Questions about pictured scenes
+ + + + + + +

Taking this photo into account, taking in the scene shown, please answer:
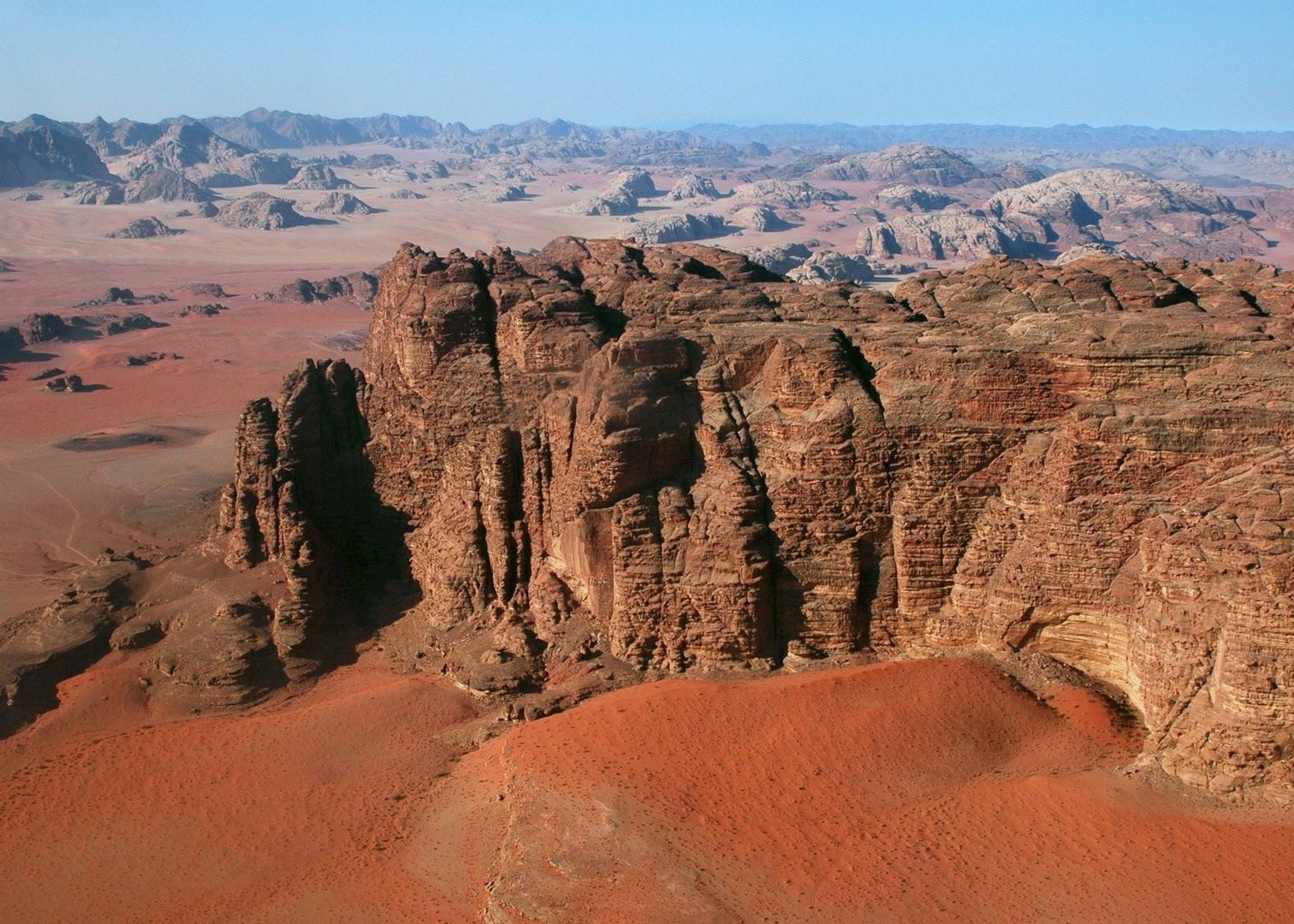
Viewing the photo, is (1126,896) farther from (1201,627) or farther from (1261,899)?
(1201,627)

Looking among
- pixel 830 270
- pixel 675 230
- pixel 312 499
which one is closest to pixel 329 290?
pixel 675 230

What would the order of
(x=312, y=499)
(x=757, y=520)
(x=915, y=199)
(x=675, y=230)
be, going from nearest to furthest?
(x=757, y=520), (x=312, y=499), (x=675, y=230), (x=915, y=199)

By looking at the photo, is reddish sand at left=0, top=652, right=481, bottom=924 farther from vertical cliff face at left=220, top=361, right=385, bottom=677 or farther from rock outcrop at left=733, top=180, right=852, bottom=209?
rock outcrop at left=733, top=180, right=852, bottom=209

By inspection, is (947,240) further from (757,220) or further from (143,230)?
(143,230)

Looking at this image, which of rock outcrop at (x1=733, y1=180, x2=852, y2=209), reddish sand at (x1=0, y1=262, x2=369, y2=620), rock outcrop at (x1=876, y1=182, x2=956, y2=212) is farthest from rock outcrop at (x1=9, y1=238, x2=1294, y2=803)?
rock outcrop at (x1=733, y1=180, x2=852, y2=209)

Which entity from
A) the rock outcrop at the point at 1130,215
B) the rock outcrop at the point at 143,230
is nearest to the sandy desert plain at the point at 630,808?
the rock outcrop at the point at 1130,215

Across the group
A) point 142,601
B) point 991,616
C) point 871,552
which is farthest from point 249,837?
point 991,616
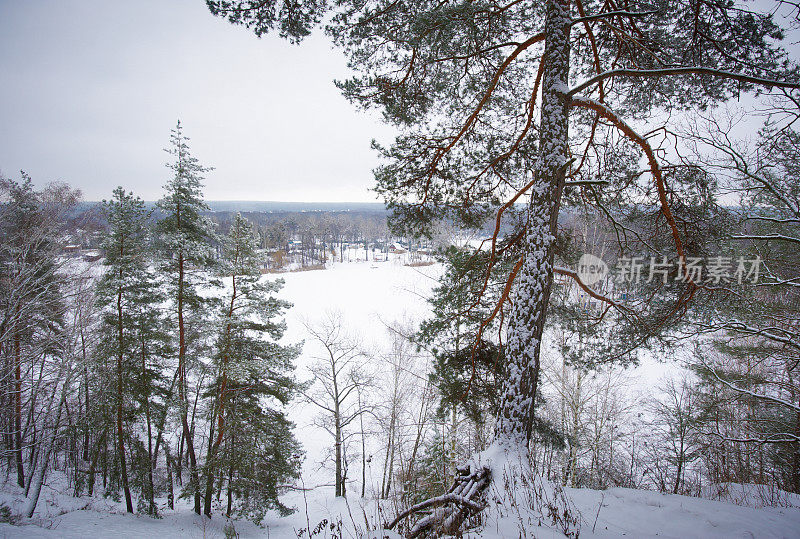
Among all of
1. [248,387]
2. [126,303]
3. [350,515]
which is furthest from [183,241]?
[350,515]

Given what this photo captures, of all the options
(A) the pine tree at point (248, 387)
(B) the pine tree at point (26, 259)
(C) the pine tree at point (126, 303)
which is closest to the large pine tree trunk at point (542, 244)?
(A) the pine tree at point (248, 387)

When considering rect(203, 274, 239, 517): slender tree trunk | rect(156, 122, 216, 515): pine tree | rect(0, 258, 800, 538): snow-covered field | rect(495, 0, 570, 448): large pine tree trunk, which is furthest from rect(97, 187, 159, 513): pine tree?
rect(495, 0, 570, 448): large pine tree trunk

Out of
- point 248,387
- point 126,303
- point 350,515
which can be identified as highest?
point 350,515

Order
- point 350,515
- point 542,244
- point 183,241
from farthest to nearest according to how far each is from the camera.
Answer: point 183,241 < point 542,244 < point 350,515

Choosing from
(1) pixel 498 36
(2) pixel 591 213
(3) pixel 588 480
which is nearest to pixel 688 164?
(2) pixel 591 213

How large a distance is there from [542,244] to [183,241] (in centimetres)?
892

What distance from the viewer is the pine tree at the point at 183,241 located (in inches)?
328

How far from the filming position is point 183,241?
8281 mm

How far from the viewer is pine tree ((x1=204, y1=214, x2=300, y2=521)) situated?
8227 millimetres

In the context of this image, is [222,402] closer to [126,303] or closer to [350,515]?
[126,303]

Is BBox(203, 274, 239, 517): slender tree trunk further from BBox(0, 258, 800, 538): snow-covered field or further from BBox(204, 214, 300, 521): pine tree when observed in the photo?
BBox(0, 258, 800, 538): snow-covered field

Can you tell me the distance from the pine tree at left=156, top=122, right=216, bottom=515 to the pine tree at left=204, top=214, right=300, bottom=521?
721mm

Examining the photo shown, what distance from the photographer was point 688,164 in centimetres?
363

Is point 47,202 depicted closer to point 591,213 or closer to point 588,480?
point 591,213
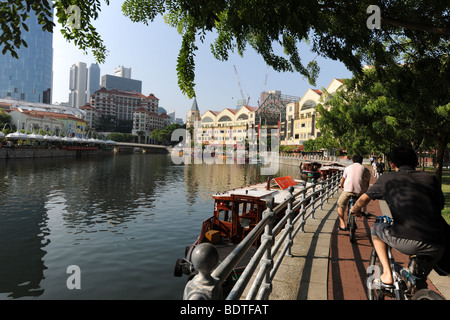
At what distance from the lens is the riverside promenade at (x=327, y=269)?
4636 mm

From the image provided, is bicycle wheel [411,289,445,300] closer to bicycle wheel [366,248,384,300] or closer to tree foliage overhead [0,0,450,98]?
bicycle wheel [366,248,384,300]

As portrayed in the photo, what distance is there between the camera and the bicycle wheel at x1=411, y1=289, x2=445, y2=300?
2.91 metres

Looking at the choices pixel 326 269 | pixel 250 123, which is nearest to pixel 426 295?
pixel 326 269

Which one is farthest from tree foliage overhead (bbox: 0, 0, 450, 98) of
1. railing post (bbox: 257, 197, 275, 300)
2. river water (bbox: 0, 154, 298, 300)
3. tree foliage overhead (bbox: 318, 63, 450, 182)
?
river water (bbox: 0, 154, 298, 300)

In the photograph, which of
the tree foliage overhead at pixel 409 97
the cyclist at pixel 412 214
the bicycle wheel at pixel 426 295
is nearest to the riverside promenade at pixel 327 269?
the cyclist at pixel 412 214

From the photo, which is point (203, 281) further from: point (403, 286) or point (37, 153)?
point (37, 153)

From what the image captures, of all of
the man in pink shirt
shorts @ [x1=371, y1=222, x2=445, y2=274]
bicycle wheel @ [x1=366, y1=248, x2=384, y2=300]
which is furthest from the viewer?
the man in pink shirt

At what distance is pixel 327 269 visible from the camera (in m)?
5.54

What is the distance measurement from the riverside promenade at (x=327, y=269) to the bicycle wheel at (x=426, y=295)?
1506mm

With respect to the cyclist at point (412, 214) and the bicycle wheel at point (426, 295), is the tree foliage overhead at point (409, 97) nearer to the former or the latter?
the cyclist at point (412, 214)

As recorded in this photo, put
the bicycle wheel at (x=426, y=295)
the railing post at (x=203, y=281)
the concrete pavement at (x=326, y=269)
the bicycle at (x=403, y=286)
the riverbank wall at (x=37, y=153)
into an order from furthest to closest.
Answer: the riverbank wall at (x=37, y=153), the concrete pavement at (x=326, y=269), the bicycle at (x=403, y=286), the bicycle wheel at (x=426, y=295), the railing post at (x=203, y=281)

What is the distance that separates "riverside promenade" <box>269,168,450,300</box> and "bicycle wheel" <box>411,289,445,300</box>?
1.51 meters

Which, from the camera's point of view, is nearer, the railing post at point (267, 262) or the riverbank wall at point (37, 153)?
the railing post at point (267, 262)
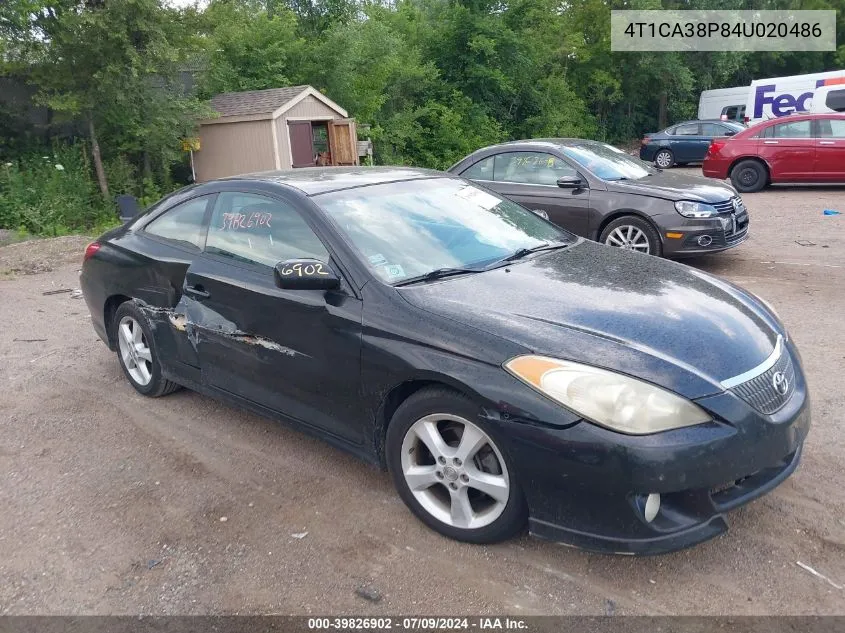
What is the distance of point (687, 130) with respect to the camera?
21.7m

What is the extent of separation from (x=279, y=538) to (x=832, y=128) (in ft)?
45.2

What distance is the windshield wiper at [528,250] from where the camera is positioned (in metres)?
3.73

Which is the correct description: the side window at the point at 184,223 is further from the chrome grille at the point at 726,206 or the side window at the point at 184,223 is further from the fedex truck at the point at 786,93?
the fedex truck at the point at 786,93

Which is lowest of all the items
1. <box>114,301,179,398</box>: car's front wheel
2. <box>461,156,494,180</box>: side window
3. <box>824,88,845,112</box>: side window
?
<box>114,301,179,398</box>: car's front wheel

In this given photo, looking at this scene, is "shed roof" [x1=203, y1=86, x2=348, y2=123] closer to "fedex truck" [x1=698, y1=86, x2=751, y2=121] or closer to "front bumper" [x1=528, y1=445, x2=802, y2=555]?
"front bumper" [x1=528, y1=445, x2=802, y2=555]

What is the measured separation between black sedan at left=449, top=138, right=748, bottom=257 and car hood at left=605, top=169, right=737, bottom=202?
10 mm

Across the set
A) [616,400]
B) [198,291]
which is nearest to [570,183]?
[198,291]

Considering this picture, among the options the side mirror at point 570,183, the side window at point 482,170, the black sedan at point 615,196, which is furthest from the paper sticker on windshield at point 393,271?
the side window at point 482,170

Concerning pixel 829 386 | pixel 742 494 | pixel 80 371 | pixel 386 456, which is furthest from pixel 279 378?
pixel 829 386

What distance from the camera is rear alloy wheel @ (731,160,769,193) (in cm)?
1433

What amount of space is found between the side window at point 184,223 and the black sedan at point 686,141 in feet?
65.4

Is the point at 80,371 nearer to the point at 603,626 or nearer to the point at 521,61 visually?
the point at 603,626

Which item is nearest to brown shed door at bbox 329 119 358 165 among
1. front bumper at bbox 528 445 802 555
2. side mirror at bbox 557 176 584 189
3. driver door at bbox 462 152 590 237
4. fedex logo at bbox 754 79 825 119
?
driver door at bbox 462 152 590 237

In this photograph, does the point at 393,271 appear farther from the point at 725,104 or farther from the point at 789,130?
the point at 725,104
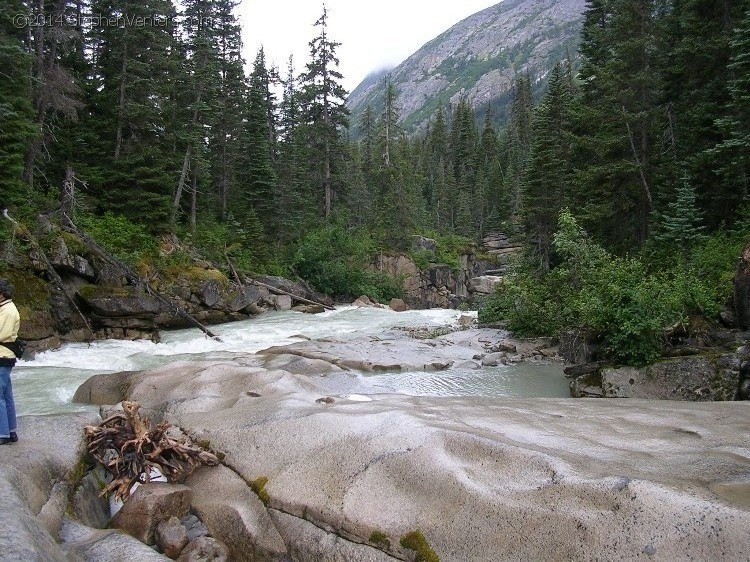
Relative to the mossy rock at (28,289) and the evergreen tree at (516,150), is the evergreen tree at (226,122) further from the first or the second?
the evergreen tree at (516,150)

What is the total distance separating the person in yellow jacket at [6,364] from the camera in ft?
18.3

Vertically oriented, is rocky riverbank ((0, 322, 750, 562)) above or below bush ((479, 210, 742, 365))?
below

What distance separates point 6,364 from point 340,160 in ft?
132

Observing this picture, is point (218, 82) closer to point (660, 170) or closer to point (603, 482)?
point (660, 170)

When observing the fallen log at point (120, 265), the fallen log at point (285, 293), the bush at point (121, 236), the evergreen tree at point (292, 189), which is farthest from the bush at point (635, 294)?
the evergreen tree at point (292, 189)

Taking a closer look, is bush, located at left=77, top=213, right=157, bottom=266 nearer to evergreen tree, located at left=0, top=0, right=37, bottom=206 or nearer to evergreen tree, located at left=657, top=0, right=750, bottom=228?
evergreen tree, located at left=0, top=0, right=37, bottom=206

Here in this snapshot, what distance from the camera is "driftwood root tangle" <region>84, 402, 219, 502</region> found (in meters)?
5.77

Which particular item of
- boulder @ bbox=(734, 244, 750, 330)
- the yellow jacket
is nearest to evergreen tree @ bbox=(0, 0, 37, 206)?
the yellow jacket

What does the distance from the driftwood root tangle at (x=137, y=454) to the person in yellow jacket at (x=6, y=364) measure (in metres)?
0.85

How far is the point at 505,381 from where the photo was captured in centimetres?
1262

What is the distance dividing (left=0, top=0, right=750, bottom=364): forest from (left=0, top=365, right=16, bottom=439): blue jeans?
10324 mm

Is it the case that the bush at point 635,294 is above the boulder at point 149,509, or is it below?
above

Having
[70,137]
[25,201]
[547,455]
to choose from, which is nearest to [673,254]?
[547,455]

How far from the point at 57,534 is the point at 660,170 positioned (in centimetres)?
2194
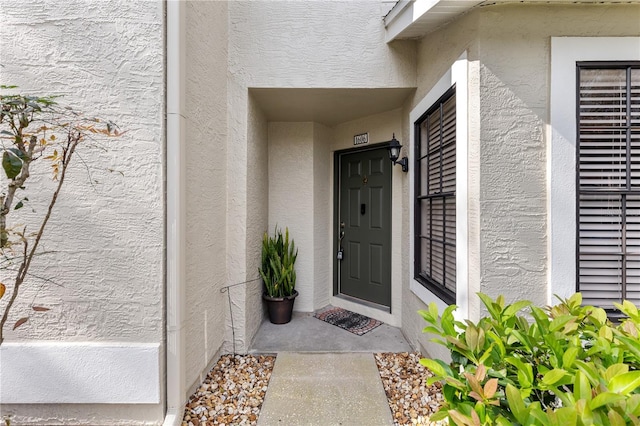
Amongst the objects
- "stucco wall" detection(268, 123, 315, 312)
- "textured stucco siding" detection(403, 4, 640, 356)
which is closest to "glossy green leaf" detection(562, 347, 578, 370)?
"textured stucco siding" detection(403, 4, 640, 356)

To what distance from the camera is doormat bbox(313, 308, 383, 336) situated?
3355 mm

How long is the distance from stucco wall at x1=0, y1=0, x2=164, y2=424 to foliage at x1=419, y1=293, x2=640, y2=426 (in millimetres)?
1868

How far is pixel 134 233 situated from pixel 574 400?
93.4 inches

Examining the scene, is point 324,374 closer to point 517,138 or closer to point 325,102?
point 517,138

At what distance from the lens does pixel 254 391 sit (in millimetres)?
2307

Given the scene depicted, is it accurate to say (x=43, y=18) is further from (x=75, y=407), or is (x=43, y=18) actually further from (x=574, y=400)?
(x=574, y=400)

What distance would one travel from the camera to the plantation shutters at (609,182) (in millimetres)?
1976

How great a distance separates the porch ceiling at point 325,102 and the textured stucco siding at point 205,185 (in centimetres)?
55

+ + + + + + +

THE PROBLEM →
Please quote the records above exactly, beginning at the line that contains "Which particular item of" and ending at their last line. Leave the pictures out.

REPLY TO THE TASK →
Which particular item of
- boulder @ bbox=(734, 244, 750, 330)
- the yellow jacket
is nearest to evergreen tree @ bbox=(0, 0, 37, 206)?
the yellow jacket

What does the distance from the driftwood root tangle at (x=137, y=454) to the person in yellow jacket at (x=6, y=364) measure (in metres)?
0.85

How far is the point at 505,381 from where the photo was captured in centimetres?
1262

What is the distance dividing (left=0, top=0, right=750, bottom=364): forest from (left=0, top=365, right=16, bottom=439): blue jeans?
10324 mm

Is it the case that the bush at point 635,294 is above the boulder at point 149,509, or is it below?
above

Having
[70,137]
[25,201]
[547,455]
to choose from, which is nearest to [673,254]?
[547,455]

How far from the point at 57,534 is the point at 660,170 positioned (in centimetres)?
2194
Amongst the objects
- "stucco wall" detection(268, 123, 315, 312)
- "textured stucco siding" detection(403, 4, 640, 356)
which is closest to "glossy green leaf" detection(562, 347, 578, 370)?
"textured stucco siding" detection(403, 4, 640, 356)

To what distance from the camera is doormat bbox(313, 308, 383, 336) situated?
3355 mm

How long is the distance from stucco wall at x1=0, y1=0, x2=164, y2=424 to foliage at x1=419, y1=293, x2=640, y2=426 (in millimetres)?
1868

How far is pixel 134 233 situated from pixel 574 400?
93.4 inches

Examining the scene, is point 324,374 closer to point 517,138 or closer to point 325,102?
point 517,138

At what distance from the lens does pixel 254 391 sit (in millimetres)?
2307

Given the scene depicted, is it accurate to say (x=43, y=18) is further from (x=75, y=407), or is (x=43, y=18) actually further from (x=574, y=400)?
(x=574, y=400)

What distance would one travel from the camera to the plantation shutters at (609,182) (in millimetres)?
1976

How great a distance separates the porch ceiling at point 325,102 and the textured stucco siding at point 205,185 (in centimetres)?
55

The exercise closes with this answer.